Cet accord qui est un contrat va avoir pour effet de modifier le contrat de travail du salarié en défaveur de celui-ci. Alors que l’on considérait qu’un accord collectif ne pouvait défavoriser le salarié.

Les effets de ces accords de maintien de l’emploi :

Ils peuvent aménager pour les salariés la durée du travail, ses modalités d’organisation ainsi que la rémunération. Cela signifie qu’avec un accord collectif on peut modifier la durée du travail, ce qui n’est pas sans effet sur la rémunération du salarié. On va permettre à cet accord de baisser la rémunération des salariés. Cette baisse de rémunération connait toutefois un planché, qui sont des dispositions d’ordre public relative au SMIC. En contrepartie, l’employeur s’engage à ne procéder à aucune rupture de contrat pour motif économique.

Le but est de diminuer les charges de l’entreprise pendant un certain temps, en contrepartie de la renonciation par l’employeur au recours au licenciement économique. Le moyen juridique qui est le fondement de la diminution des avantages du salarié est la suspension des clauses du contrat de travail.

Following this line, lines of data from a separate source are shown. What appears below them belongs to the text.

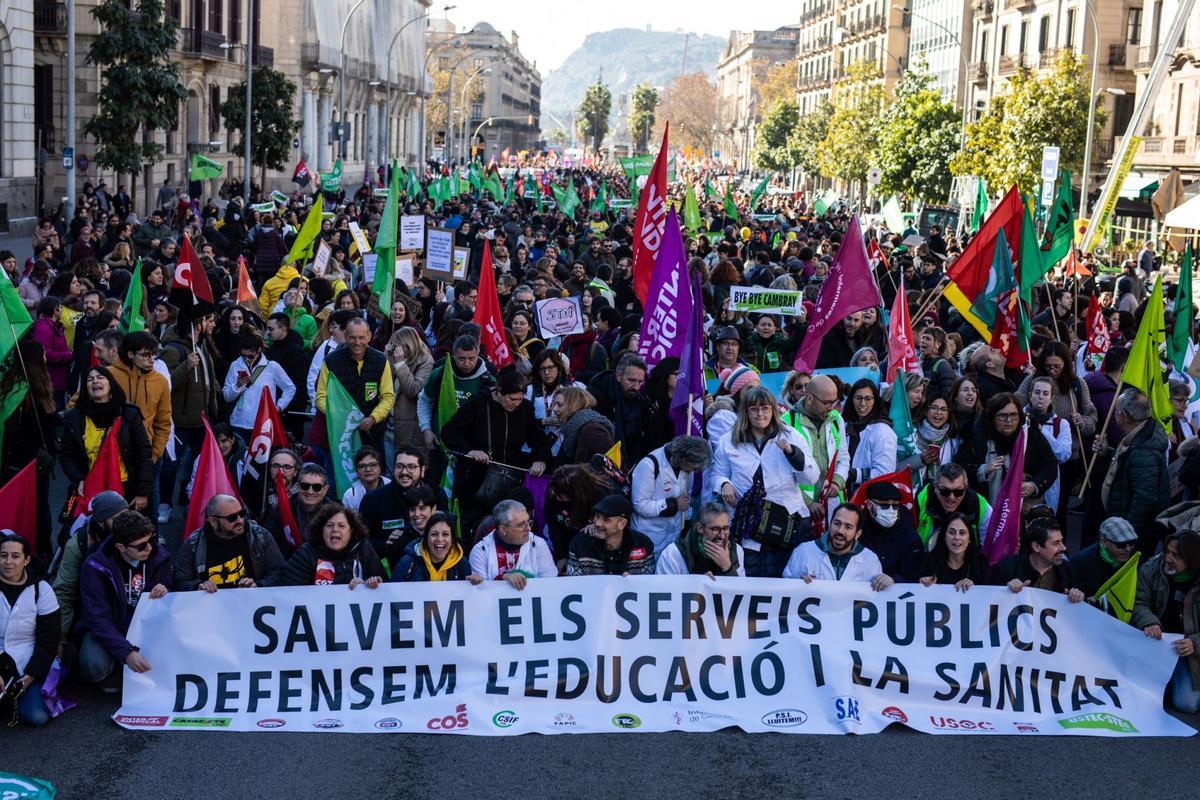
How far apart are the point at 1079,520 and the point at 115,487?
6.99 m

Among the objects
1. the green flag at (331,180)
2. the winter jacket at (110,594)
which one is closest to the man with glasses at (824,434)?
the winter jacket at (110,594)

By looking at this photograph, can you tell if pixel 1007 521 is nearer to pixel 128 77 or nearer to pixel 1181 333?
pixel 1181 333

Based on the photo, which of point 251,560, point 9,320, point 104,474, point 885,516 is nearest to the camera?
point 251,560

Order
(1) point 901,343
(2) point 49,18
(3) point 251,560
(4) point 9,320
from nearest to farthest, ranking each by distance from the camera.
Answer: (3) point 251,560, (4) point 9,320, (1) point 901,343, (2) point 49,18

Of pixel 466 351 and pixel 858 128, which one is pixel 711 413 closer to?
pixel 466 351

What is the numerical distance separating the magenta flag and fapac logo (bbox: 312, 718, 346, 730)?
11.5 feet

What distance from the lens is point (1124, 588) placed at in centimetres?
798

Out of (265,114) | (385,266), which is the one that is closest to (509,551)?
(385,266)

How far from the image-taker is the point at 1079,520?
12102 mm

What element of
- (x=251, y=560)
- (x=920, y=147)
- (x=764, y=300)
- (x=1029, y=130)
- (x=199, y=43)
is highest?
(x=199, y=43)

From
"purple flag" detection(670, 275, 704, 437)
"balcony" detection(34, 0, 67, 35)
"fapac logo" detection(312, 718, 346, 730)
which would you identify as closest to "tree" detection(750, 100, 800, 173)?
"balcony" detection(34, 0, 67, 35)

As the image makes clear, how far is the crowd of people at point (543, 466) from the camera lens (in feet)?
25.7

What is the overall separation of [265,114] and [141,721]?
130 feet

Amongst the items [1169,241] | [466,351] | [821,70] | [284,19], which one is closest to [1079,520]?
[466,351]
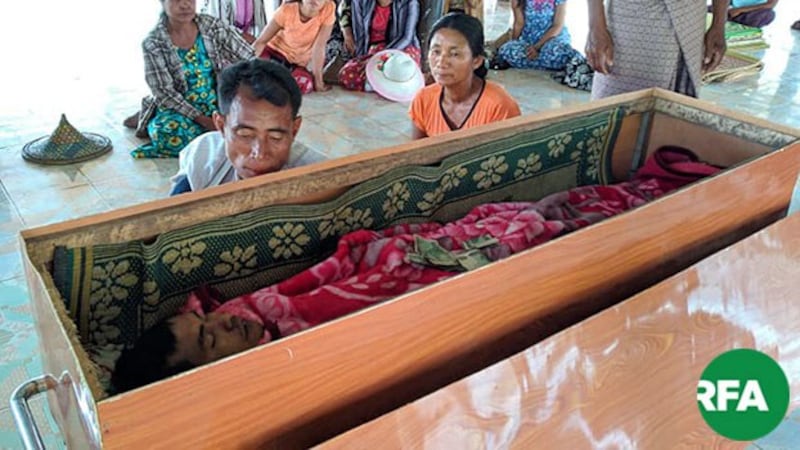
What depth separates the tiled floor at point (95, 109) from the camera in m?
2.52

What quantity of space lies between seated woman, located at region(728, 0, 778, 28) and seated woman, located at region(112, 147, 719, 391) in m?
5.31

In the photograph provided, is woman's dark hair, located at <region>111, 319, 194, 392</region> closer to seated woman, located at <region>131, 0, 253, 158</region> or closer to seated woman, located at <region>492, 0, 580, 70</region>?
seated woman, located at <region>131, 0, 253, 158</region>

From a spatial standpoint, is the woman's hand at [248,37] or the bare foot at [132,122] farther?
the woman's hand at [248,37]

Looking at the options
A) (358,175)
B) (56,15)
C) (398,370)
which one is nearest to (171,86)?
(358,175)

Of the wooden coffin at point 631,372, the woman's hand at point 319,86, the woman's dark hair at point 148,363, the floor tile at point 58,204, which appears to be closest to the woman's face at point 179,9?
the floor tile at point 58,204

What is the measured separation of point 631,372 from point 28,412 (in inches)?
41.3

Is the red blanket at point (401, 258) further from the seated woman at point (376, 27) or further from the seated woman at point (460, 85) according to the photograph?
the seated woman at point (376, 27)

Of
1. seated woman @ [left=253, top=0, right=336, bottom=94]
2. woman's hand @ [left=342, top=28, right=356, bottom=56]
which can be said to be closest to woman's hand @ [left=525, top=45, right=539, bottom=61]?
woman's hand @ [left=342, top=28, right=356, bottom=56]

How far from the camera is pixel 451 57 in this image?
2443 millimetres

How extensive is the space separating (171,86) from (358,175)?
2.40 meters

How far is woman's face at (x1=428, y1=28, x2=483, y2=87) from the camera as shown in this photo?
2439 millimetres

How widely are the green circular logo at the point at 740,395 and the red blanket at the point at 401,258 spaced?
17.7 inches

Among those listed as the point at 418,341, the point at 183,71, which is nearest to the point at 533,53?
the point at 183,71

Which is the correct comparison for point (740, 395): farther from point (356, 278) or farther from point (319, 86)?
point (319, 86)
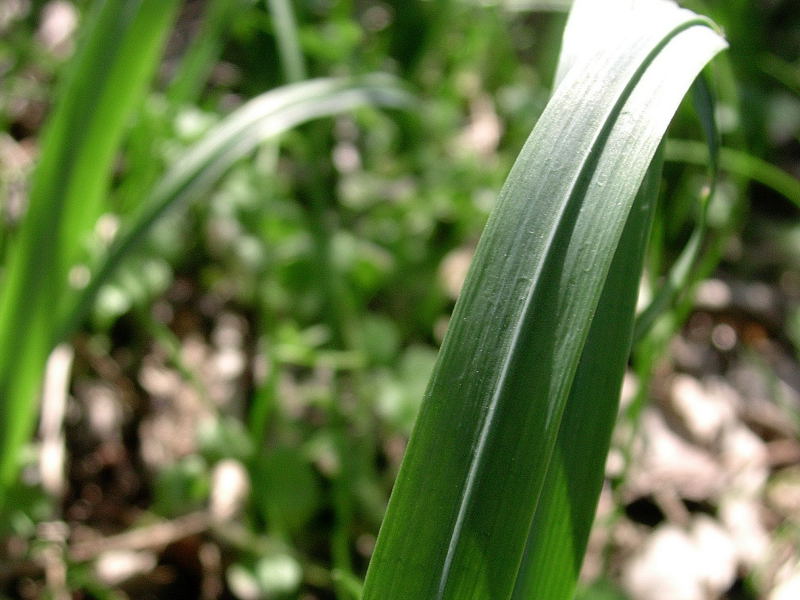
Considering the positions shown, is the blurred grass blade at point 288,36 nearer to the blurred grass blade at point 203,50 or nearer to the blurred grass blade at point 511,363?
the blurred grass blade at point 203,50

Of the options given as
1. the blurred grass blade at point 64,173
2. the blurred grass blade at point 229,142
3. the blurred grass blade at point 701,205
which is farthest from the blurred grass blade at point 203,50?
the blurred grass blade at point 701,205

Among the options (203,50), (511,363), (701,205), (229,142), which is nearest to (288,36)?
(203,50)

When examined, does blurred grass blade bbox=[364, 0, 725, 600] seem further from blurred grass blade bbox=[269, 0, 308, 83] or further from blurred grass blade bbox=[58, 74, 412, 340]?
blurred grass blade bbox=[269, 0, 308, 83]

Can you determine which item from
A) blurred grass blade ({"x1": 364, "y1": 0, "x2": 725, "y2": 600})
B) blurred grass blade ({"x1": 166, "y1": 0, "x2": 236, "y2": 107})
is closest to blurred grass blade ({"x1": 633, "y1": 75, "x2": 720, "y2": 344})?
blurred grass blade ({"x1": 364, "y1": 0, "x2": 725, "y2": 600})

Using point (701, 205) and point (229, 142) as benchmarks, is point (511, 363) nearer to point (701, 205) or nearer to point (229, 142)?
point (701, 205)

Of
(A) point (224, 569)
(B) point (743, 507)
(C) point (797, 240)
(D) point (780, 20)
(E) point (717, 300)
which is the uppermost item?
(D) point (780, 20)

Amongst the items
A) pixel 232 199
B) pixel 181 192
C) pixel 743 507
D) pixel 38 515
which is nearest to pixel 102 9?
pixel 181 192

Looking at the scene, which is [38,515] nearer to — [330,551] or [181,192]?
[330,551]
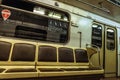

C’est ce que l’on appelle la flexi-sécurité, parce que les charges relatives à la main d’œuvre sont réduites, en contrepartie de la sécurité de l’emploi car l’employeur s’engage à ne pas licencier pour motif économique

Si le salarié accepte :

L’article L5125-2 du Code du travail précise que pour les salariés qui acceptent l’accord, les stipulations de cet accord sont applicables au contrat de travail. Les clauses du contrat de travail contraires à l’accord sont suspendues pendant sa durée d’application.

Si le salarié refuse :

Le code du travail précise que le refus du salarié ouvre la possibilité à son employeur de le licencier pour motif économique.